[Advaita-l] Why can't it be done by some learned scholars?
Jaldhar H. Vyas
jaldhar at braincells.com
Sat Apr 4 01:51:37 CDT 2015
On Sun, 29 Mar 2015, Santosh Rao via Advaita-l wrote:
> What were these 72 sects? it is my understanding that sankaracharyas
> philosophical opponents were mainly buddhists, jains, and mimamsikas not
> muslims. Is this incorrect?
Most of the polemics in the Brahmasutrabhashya are against purva mimamsa
Bhedabhedavadi Vedantins and samkhya.
If one accepts the 788-820 AD date for Shankaracharya it is conceivable
that he could have come accross Muslims as they are known to have begun
trading with Western India including Kerala by that time. However they
(or Christians) are not mentioned anywhere in his writings.

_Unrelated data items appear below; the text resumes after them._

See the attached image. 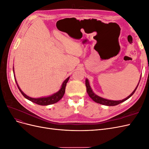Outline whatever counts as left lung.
I'll return each mask as SVG.
<instances>
[{
	"mask_svg": "<svg viewBox=\"0 0 149 149\" xmlns=\"http://www.w3.org/2000/svg\"><path fill=\"white\" fill-rule=\"evenodd\" d=\"M85 84H86V91H87V93L88 94L89 96L91 97L94 102H96L99 103V104H102V105L109 106H116V105L119 104H120V103L126 101L127 100H128V99L130 97H131L134 94V93H135V91H136V89L137 88V86H138L139 83L138 85L137 86V87L136 88V89H134V91L131 94H130L127 97H126L125 99H124V100H121V101H111V100H106V99H104V98H102V97H101L100 96H98L96 95V94H95L93 92L91 87H90V85L89 84L88 80L87 79H86Z\"/></svg>",
	"mask_w": 149,
	"mask_h": 149,
	"instance_id": "left-lung-1",
	"label": "left lung"
}]
</instances>
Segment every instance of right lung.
<instances>
[{
	"instance_id": "1",
	"label": "right lung",
	"mask_w": 149,
	"mask_h": 149,
	"mask_svg": "<svg viewBox=\"0 0 149 149\" xmlns=\"http://www.w3.org/2000/svg\"><path fill=\"white\" fill-rule=\"evenodd\" d=\"M13 74H14V70H13ZM69 78H70V77H68L65 80L63 83L62 84L61 88L60 89L59 91H58L57 93H55L50 96L46 97H41V98H32V97H30L28 96H26V94H24L23 93V91H22V90L20 89L19 85L17 84L15 78V82L17 83L18 88H19V89L20 90V91L22 93V95H23L26 99H27V100H29V101L33 102L34 103L37 104H38V105L47 106V105H49V104H55V103L57 102L63 97V96L64 94H65V92L66 83L68 81Z\"/></svg>"
}]
</instances>
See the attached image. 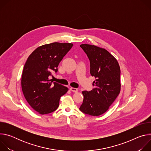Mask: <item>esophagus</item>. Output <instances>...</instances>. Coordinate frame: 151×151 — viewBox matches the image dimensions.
<instances>
[{"label": "esophagus", "instance_id": "34e87169", "mask_svg": "<svg viewBox=\"0 0 151 151\" xmlns=\"http://www.w3.org/2000/svg\"><path fill=\"white\" fill-rule=\"evenodd\" d=\"M70 90L72 92H74V93H76L78 91V89L77 88H73V87H70Z\"/></svg>", "mask_w": 151, "mask_h": 151}]
</instances>
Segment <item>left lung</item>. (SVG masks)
<instances>
[{
    "mask_svg": "<svg viewBox=\"0 0 151 151\" xmlns=\"http://www.w3.org/2000/svg\"><path fill=\"white\" fill-rule=\"evenodd\" d=\"M80 47L90 60V74L96 80L91 91L82 92L83 100L79 109L85 114L99 116L109 109L120 93V67L106 50L89 44Z\"/></svg>",
    "mask_w": 151,
    "mask_h": 151,
    "instance_id": "obj_1",
    "label": "left lung"
}]
</instances>
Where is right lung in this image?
Returning <instances> with one entry per match:
<instances>
[{
	"label": "right lung",
	"mask_w": 151,
	"mask_h": 151,
	"mask_svg": "<svg viewBox=\"0 0 151 151\" xmlns=\"http://www.w3.org/2000/svg\"><path fill=\"white\" fill-rule=\"evenodd\" d=\"M70 43L54 42L37 48L28 57L21 77V88L32 108L44 115L55 111L66 87L49 79L52 72H57L63 58L73 47Z\"/></svg>",
	"instance_id": "add662e5"
}]
</instances>
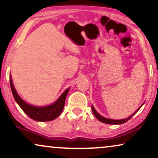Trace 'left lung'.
Masks as SVG:
<instances>
[{"label": "left lung", "mask_w": 158, "mask_h": 158, "mask_svg": "<svg viewBox=\"0 0 158 158\" xmlns=\"http://www.w3.org/2000/svg\"><path fill=\"white\" fill-rule=\"evenodd\" d=\"M143 104H144V103H143ZM143 104H142V105H143ZM142 105L141 106H139V108H138L137 111H136L135 112H134L133 114H131V115L129 116V117H127L126 118H123V119H119V120L111 119V118H107L103 117V116H101L100 114H99L98 112L96 111V109H94V106H93V105H92L91 108H92V111H93V113H94V116H96V117L98 118V120L100 121V122H103V123H105V124H124V123H125V122H127V121L130 119V118L132 117V116L135 115V114L137 113L138 111H139V110L140 109V108L142 106Z\"/></svg>", "instance_id": "left-lung-1"}]
</instances>
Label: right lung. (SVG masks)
I'll list each match as a JSON object with an SVG mask.
<instances>
[{
	"mask_svg": "<svg viewBox=\"0 0 158 158\" xmlns=\"http://www.w3.org/2000/svg\"><path fill=\"white\" fill-rule=\"evenodd\" d=\"M10 85L14 98L16 103H18L21 109L24 111V113L29 116L32 119L37 122H49L55 119L62 113L64 106V101L67 95H68L70 88L66 89L62 93L55 102L46 106H36L26 103L20 96L15 89L13 84L11 75H10Z\"/></svg>",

> What is the answer to the assertion that advaita vedanta is a philosophical
> "compromise" with buddhism? Does this claim hold water?
The primary source for this assertion is the fact that Gaudapadacharyas
Mandukya Karikas use a lot of Buddhist concepts and terminology. But a
careful reading shows that he is using those things in a markedly
different way than the buddhists. It is more like the way some expositors
of today might use "quantum physics" to explain Vedantic concepts. That
doesn't make Advaitins scientists.
Here are some differences between the Buddhists and the Advaitins.
1. Advaitins like all astikas consider the Vedas as an authoritative
source of knowledge. The Buddhists don't.
2. Buddhists (especially idealists like the Vijnanavadins) think the
phenemonal world is an illusion. Advaitins think it is a _delusion_.
There is really "something" underlying all but it is not comprehended
because of Maya.
3. chitta (consciousness) for Buddhists is kshanika (momentary) whereas
for Advaitins it is Brahman itself and therefore pure, continuous and
4. Self for Buddhists is the ahamkara (ego) only. For Advaitins it is
Brahman the only true reality.
5. The end goal for Buddhists is nirvana (extinction) whereas for us it
is mukti (liberation) the perfect knowledge that all is one.
Given this, it is difficult to understand what compromise with Buddhism
Advaita Vedanta is supposed to have made.